> REQUIREMENT
Take the lines of the listing that run from the one containing "How far removed" through the end of the listing, and write them out again with "earth mound" substituted for "dirt mound" and nothing else altered.

++++ MATERIAL SUPPLIED ++++

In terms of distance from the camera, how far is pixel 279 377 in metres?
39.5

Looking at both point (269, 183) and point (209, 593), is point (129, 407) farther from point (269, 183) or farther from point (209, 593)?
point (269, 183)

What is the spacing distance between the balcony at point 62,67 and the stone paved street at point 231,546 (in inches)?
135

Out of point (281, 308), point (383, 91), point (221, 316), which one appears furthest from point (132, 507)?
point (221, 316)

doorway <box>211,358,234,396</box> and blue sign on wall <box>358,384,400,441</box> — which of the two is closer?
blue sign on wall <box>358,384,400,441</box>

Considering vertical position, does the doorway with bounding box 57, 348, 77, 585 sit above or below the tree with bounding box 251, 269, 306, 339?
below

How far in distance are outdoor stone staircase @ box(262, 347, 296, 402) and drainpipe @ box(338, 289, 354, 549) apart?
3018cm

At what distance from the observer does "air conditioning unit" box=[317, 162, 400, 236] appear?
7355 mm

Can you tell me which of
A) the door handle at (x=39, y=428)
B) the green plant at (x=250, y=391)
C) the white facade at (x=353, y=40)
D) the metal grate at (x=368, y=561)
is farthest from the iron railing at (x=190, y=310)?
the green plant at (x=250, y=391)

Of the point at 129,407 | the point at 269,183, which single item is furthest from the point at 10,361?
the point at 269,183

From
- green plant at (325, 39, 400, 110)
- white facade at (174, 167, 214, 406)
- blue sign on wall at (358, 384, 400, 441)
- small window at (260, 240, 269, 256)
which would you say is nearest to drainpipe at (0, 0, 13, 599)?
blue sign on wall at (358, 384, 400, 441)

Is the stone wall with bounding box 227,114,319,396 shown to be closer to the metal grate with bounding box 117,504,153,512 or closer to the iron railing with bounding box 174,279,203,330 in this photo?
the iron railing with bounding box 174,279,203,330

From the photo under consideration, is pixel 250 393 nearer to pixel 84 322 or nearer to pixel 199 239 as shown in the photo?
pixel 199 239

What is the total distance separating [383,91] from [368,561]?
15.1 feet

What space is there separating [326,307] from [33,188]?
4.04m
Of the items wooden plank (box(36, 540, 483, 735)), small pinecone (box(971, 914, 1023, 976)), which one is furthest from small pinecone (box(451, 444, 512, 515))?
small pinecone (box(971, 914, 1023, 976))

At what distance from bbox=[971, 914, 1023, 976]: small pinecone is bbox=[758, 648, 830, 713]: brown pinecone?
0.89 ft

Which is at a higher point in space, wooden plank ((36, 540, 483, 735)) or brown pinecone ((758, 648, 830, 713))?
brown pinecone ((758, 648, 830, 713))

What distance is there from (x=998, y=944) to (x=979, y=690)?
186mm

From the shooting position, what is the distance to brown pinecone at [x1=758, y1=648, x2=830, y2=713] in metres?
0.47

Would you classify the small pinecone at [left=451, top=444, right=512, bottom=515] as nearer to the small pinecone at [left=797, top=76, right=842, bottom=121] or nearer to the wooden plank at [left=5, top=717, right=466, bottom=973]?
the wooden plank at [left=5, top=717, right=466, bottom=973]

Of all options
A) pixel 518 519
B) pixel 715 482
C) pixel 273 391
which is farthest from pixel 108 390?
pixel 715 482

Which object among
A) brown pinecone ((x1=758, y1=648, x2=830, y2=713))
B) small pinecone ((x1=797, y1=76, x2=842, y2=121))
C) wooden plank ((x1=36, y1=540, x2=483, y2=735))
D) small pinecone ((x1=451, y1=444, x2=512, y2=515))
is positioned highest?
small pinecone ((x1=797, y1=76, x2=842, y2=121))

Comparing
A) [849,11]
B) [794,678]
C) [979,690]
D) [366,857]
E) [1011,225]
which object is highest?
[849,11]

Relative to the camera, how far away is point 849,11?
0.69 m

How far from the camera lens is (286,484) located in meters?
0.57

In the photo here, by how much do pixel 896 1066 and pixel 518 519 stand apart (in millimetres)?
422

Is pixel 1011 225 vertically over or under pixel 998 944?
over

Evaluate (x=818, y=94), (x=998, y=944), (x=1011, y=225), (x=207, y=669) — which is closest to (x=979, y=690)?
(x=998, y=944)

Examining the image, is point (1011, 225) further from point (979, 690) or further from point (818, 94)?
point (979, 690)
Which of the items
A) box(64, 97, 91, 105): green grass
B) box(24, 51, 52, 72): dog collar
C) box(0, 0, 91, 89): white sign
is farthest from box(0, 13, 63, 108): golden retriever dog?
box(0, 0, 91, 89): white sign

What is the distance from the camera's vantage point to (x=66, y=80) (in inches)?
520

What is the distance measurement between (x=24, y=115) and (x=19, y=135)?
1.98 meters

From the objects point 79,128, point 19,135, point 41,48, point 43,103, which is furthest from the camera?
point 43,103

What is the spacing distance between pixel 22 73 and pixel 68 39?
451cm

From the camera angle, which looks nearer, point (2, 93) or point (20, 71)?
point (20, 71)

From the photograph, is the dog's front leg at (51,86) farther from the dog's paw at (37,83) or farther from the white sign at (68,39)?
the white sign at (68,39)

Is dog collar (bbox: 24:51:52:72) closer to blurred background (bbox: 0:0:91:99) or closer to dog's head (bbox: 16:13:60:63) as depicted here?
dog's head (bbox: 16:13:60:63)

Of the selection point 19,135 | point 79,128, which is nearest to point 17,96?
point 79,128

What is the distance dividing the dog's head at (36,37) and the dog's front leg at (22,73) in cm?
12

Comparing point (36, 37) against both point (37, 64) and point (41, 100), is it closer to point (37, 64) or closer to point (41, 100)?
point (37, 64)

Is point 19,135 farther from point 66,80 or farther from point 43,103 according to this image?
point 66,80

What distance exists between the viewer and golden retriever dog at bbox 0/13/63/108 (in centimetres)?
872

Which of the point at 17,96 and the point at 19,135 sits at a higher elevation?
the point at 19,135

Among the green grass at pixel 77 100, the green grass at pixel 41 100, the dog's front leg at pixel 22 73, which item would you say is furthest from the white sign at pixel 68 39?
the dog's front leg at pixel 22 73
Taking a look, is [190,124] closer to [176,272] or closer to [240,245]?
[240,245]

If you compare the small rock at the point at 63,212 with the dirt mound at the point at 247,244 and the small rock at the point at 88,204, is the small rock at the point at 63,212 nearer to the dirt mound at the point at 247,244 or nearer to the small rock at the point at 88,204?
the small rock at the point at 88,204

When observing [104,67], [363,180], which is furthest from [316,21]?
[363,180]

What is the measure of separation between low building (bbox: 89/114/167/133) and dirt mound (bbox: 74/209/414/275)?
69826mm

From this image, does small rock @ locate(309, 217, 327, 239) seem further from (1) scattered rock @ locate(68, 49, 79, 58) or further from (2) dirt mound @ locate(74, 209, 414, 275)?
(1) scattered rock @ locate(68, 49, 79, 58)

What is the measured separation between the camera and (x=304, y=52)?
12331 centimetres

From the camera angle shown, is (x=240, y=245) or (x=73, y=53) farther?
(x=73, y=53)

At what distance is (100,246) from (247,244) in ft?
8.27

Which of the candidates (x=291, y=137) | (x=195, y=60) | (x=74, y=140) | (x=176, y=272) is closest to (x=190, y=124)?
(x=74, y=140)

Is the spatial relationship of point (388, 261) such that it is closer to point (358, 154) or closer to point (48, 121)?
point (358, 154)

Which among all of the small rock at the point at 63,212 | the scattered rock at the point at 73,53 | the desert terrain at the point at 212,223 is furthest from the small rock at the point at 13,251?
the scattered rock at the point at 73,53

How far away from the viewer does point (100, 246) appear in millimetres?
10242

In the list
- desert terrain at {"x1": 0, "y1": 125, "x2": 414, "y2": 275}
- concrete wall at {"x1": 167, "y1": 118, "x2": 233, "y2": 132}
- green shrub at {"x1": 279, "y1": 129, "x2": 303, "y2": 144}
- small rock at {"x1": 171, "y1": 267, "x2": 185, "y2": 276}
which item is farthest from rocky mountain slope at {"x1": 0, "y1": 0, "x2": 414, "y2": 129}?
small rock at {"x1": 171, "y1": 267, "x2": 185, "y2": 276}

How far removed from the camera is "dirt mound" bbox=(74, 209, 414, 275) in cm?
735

++++

> REPLY TO THE TASK
How far removed from the camera is "earth mound" bbox=(74, 209, 414, 275) in cm?
735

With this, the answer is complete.